Tuesday, November 23, 2021

The Start of Everything by Emily Winslow

Delacorte Press, 272 pages, $26



The person whom I thought would solve the mystery — a great character — turns out not to be “the one.” But I loved Mathilde Oliver anyway. Mathilde is a young woman who is on the spectrum, although that is never said outright. She works handling dead letters at a college in Cambridge, England. That is, she tries to unite ostensibly undeliverable mail with their recipients. She is also the narrator of some of the chapters. Initially, it is confusing being in her brain without any back story. Emily Winslow makes you work to know Mathilde.

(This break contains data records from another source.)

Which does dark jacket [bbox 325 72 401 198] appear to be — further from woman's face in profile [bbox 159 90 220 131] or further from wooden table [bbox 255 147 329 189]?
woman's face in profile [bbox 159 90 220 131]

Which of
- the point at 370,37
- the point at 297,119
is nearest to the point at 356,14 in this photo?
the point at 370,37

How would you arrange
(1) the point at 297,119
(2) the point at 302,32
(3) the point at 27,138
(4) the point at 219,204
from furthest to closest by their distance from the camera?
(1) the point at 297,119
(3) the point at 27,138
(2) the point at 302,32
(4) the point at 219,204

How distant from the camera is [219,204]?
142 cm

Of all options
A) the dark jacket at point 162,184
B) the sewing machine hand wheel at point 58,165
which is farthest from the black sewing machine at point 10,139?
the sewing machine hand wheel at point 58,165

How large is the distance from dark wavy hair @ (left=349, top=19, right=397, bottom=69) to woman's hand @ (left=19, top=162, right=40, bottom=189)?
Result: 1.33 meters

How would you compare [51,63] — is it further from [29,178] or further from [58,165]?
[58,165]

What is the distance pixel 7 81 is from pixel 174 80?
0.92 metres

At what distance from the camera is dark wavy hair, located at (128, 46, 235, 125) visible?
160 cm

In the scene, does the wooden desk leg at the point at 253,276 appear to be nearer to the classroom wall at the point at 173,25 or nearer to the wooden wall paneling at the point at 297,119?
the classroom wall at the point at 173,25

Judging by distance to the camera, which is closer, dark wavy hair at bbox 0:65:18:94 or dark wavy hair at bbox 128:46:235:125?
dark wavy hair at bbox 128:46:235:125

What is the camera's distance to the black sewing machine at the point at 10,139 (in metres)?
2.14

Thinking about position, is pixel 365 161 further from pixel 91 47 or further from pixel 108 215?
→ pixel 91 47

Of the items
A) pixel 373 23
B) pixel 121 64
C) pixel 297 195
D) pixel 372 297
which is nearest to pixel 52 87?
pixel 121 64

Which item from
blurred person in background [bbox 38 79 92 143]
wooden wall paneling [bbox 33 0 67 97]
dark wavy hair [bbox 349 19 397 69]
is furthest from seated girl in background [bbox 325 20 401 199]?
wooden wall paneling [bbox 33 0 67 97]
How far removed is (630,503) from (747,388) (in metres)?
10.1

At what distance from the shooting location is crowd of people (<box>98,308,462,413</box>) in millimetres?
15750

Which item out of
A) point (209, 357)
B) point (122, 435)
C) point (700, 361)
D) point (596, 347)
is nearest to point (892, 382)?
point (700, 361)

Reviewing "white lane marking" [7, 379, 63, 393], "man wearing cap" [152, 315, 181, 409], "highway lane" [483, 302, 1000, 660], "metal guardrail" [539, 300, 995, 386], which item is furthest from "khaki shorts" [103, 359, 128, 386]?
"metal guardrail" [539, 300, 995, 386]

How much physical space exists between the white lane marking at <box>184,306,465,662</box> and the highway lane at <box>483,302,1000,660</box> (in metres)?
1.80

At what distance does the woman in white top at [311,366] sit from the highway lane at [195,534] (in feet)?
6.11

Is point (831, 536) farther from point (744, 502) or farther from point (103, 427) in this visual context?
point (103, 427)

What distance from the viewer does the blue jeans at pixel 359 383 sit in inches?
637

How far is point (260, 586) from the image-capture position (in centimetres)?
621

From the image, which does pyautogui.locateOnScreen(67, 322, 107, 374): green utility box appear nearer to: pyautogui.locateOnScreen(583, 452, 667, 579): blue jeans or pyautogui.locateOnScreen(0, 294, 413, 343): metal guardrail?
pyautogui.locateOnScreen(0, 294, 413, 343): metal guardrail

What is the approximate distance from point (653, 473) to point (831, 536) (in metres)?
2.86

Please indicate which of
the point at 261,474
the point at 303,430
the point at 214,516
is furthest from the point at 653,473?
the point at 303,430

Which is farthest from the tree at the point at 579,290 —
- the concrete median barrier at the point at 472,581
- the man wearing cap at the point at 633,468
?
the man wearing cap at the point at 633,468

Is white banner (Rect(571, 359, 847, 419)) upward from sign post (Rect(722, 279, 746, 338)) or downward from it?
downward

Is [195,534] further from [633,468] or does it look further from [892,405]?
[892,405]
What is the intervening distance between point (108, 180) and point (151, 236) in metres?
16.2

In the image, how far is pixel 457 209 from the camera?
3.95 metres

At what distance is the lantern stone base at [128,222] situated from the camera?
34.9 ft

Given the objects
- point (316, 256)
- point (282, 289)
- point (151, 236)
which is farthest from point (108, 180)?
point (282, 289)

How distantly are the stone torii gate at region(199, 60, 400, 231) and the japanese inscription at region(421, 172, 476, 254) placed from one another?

Then the police characters are introduced, and they have problems of their own. Detective Inspector Chloe Frohmann is sick to her stomach. Her partner and superior, DCI Morris Keene, has just returned to work after an incident in which he received serious injuries. He is still suffering from damage to his dominant hand. It is painful to watch him navigate the world. Frohmann tries to accommodate Keene’s new difficulties, but she realizes he needs more help than she can provide. Nevertheless, they must solve the mystery of the dead body discovered in a fen after its waters receded. The victim is a young woman, unidentifiable, but gradually additional pieces of information come to light.


For her part of the story, Mathilde is trying to find the “Katja” of one of her “dead letters.” The writer, “Stephen,” leaves vague clues about his identity and simply addresses his letter to “Katja” at Mathilde’s college. In the latest letter, he tells Katja he is about to arrive in her city and would like to see her. Mathilde has an obsessive need to find Stephen. There is no Katja at the college, and she needs more clues from him to find her. She goes to meet his train.


Both Frohmann and Keene take their turns doing first-person narratives. Keene’s emotional fragility compromises everything he does. Frohmann is struggling to handle all the work once shared between the two of them. Then a bloody hammer is found. The head of the hammer matches the indentation in the victim’s skull. 


The storylines eventually merge and the hunt is on for the killer. That leads to some painful individual stories. Killers and victims do not exist in a vacuum, and there are usually many people dragged into the whirlpool of murder. There are no winners, only moral choices.


There are some stories which should not be reviewed in depth. I think this is one of them, because it’s important that the reader make the discoveries along with the detectives. As a pertinent aside, I just read a letter of complaint to the New York Times Book Review from a reader who said reviewers gave too much information away in their write-ups of books. I try not to divulge too much, but sometimes praise is given and elements must be revealed. But not in this case.


I am looking forward to the next book in the series, apparently titled, “The Red House.”